Si les deuxièmes et troisièmes tableaux traînent un peu en longueur et ne trouvent pas de chute à nous faire tomber des nues, on devine rapidement la composition du quatrième tableau, sitôt que quatre petites urnes funéraires (certainement vides) sont sorties et disposées en cercle autour d’une plus grosse (certainement pleine). Qu’on m’explique donc pourquoi le public est pris d’un énorme fou rire lorsque l’un des membres de la famille sort une louche : avec quoi vouliez vous que se partage la cendre ? Alors aujourd’hui ce n’est plus la surprise mais la satisfaction d’avoir deviné la galéjade qui suscite le rire ? Bon, maintenant je passe un savon au premier tableau puis je me lave les plumes avec des compliments : donc dans le premier tableau on apprend que les gestes barrières y en a beaucoup que les téléphones sont tellement présents dans nos vies qu’ils sonnent à l’infini et que les technologies c’est peut être pas si bien que ça (est-ce que répondre au téléphone a tué son père ?) mais bon si t’avais écouté le bip bip t’aurais su qu’il était en train de mourir, ton père. Voilà, à présent que passe sur son rectangle de scène le rideau quadrillé de lumière, joli comme le reste: qu’on arrête de gratter ces natures mortes et ces peaux mortes car elles ont le reste des saisons une élégance indéniable et un bronzage de compétition.

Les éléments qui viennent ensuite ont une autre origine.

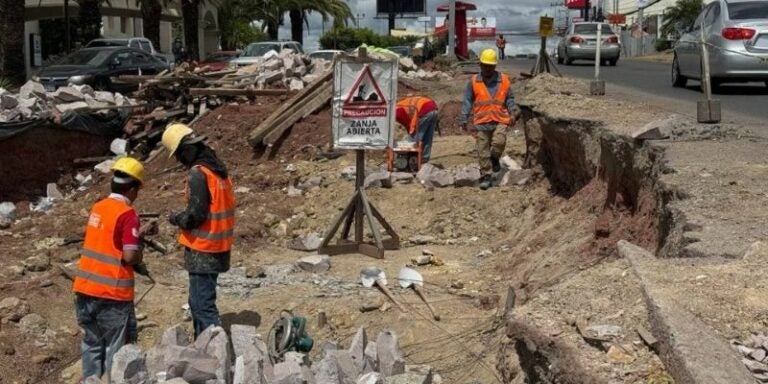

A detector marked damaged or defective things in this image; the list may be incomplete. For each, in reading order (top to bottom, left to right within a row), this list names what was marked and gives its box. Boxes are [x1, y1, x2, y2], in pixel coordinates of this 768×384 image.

broken concrete slab [364, 171, 392, 189]
broken concrete slab [288, 234, 324, 252]
broken concrete slab [294, 255, 330, 272]
broken asphalt edge [616, 240, 752, 384]
broken concrete slab [616, 240, 756, 384]
broken concrete slab [110, 344, 148, 384]
broken concrete slab [376, 330, 404, 378]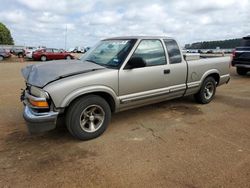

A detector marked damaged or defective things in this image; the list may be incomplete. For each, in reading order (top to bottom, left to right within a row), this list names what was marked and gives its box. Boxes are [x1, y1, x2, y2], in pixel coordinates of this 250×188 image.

crumpled front hood [20, 59, 104, 88]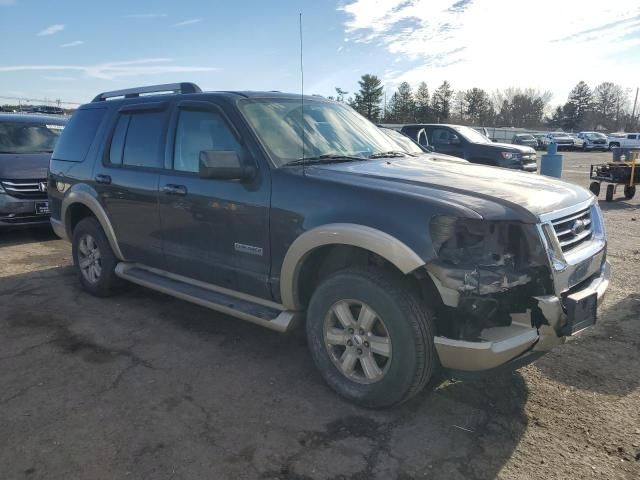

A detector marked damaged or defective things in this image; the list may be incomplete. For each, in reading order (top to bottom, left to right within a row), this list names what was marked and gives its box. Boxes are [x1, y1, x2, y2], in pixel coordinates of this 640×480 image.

crumpled hood [0, 153, 50, 179]
crumpled hood [312, 158, 592, 221]
front bumper damage [424, 201, 608, 374]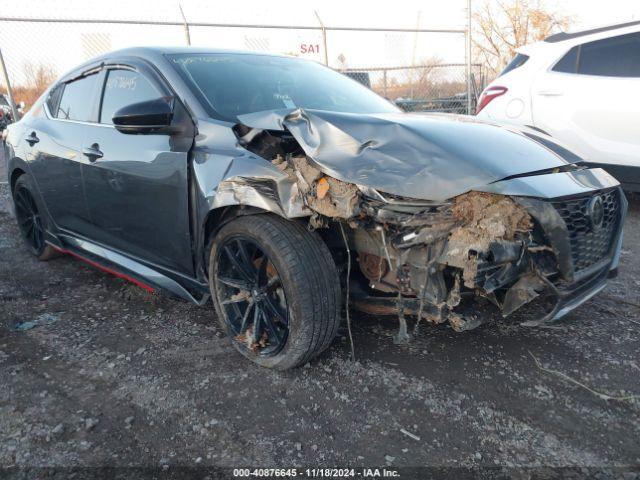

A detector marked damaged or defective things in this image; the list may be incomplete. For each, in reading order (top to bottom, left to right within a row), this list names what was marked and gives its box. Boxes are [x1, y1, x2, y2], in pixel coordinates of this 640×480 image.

damaged gray sedan [5, 48, 624, 370]
crushed hood [238, 109, 576, 201]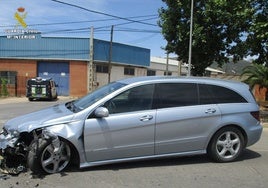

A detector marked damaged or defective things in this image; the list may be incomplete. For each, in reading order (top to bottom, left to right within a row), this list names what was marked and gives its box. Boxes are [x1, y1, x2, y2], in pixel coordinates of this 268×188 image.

crumpled hood [4, 103, 75, 133]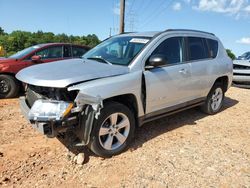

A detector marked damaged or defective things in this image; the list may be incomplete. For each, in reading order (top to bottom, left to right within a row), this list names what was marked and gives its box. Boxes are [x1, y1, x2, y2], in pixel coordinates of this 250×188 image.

crumpled hood [16, 58, 129, 88]
front end damage [20, 85, 103, 145]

Jolie la marionnette du premier tableau, fleur fanée sensible aux chairs extérieures, inerte face à un fils couvert de la tête aux pieds d’épaisseurs en plastique, gants, masques, scotchs, et abandonné, sans ressources devant la rapide agonie d’un cœur qui s’éteint dans un corps blanc si ce n’est transparent. Jolie la scène de tango du second tableau entre ces deux amants modernes plus que maudits; la femme, traits tirés par le botox et l’homme, comme un frère Bogdanov, visage criblé à bout portant par le réel, à savoir les coins de meubles, les ongles de sa femme aux prises avec ce château de sable signé Francis Bacon. Jolie donc la scène de tango et jolies ces tentatives de cacher l’horreur sous les faux gestes du désir. Encore plus jolie la pantomime de la jeune fille au Titanic, qui nous donne à voir avec énormément de précision le ponton, les couloirs, la fête, la voiture et jusqu’à l’eau glacée du déchirement amoureux. Ses gestes au paroxysme de leur naturel dessinent une réalité encore plus belle que le réel où les fantômes ont un corps éternellement renouvelé. Tableau le plus agaçant par son propos mais dont la réalisation scénique est si réussie (à la hauteur du jeu exceptionnel de la comédienne) qu’on peut ne pas remarquer l’aspect caricatural. La bataille du dernier acte est un peu timide, manque de bouffonnerie à mon goût mais se conclut sur une très belle image de femme trempée. L’eau remplace la cendre, la vie surgit sous la pluie torrentielle d’un hurlement, permet la réconciliation des membres de cette famille, leur contact par le combat et vient conclure ce cycle de viandes séchées, de mains tendues et de peaux cassées ouvert par le décès absolument silencieux du mourant. Au final, si on ne prononce pas à voix haute la morale sous-jacente du spectacle et omniprésente dans la note d’intention : « il existe une nécessité du lien social, un besoin de contact, une préférence pour la chair plutôt que pour la viande » et si on ignore délibérément les rires satisfaits, convulsifs et rigolos du public, alors on peut dire que ça vaut tout de même le coup d’y assister de nos propres yeux, assis dans notre propre chair (la chaise en anglais) pour y applaudir d’un corps-à-corps des deux mains ce rôti bien ficelé qui ne sent presque pas le brûlé.